Бомжи долго не могли отдышаться, сидели у кострища, тряслись. Двое помоложе и посильнее за ноги проволокли труп по жухлой листве, оставляя неприглядно голый и сырой след. Спихнули в чёрную мокрядь.
Там русский дух… Яма была бездонна. Тёмный дуб склонялся и шумел над ней.
Да, счастливец. Сколько их таких, счастливцев. Плодородный слой. Почва. На них Лес. На них всё. На семь аршинов вглубь. Почвенники. Корни их переплелись. Они живут медленно. И вечно. Они опорный столп неба.
Но не стоит село без праведника. А лес без лешего. И лешачихи…
Я всё видел. Каждый раз одно и то же. Я сидел возле костра, который не греет. Нет такого огня, чтобы согрел лешего. И не надо… Угль, пылающий огнём в моей отверстой груди, греет меня. Лешему в лесу всегда тепло. Это в прежней жизни как труп в пустыне я влачился… или лежал. Не помню. И не хочу помнить. В прежней жизни провозглашать я стал любви и правды чистые ученья. И не санитары! Не хазаре с печенегами! Не олигархи-сволочи! Нет! В меня все ближние мои бросали бешено каменья.. Не хочу помнить!

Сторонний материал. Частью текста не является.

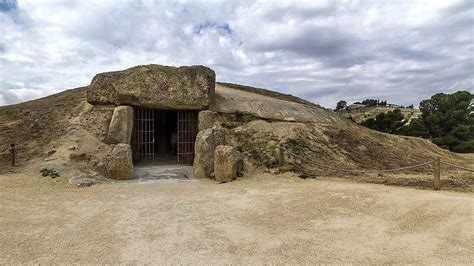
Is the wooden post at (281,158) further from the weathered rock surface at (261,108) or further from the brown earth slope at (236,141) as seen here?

Я нашёл Немую. Не ту, что открыла мне тайну Леса. Другую. Совсем другую. Какая разница! Она сидела рядом – страшная, опухшая, безъязыкая. Семь лет назад она вошла в Лес. Она соскучилась без моих сказок. Она искала меня. Кричала: ау-у! И не вышла из леса. Чужие нашли её раньше. Пятеро заезжих бродяг поочередно насиловали её. А потом били. Пинали ногами. У-у, руска билядь! У-у, сука!!! Эта тибе за Коршоду Солтонову! Со временем бродяги получали регистрации, находили русских жён и жильё, уходили из леса, строили мечети, пагоды и капища. Приходили новые. Все на одно лицо. Били, мяли – у-у, сука! – и уходили. Для неё не было времени. В лесу было плохо. Голодно и больно. В лесу было хорошо – не надо делать уроки, заниматься музыкой, выслушивать бабушкины упрёки. Ей не было одиноко. Раз в неделю, а то и чаще бродяги приволакивали новых девочек: мяли и били их. Девочки были слабенькие. Они мёрли, как лесные бабочки. Летом их выбрасывали собакам. Летом и так сытно. Зимы были холодные. Нужно было много тепла. И мяса. Обгрызали и обсасывали каждую косточку. Ей не хватало и костей. Зато коры было вволю… и снега.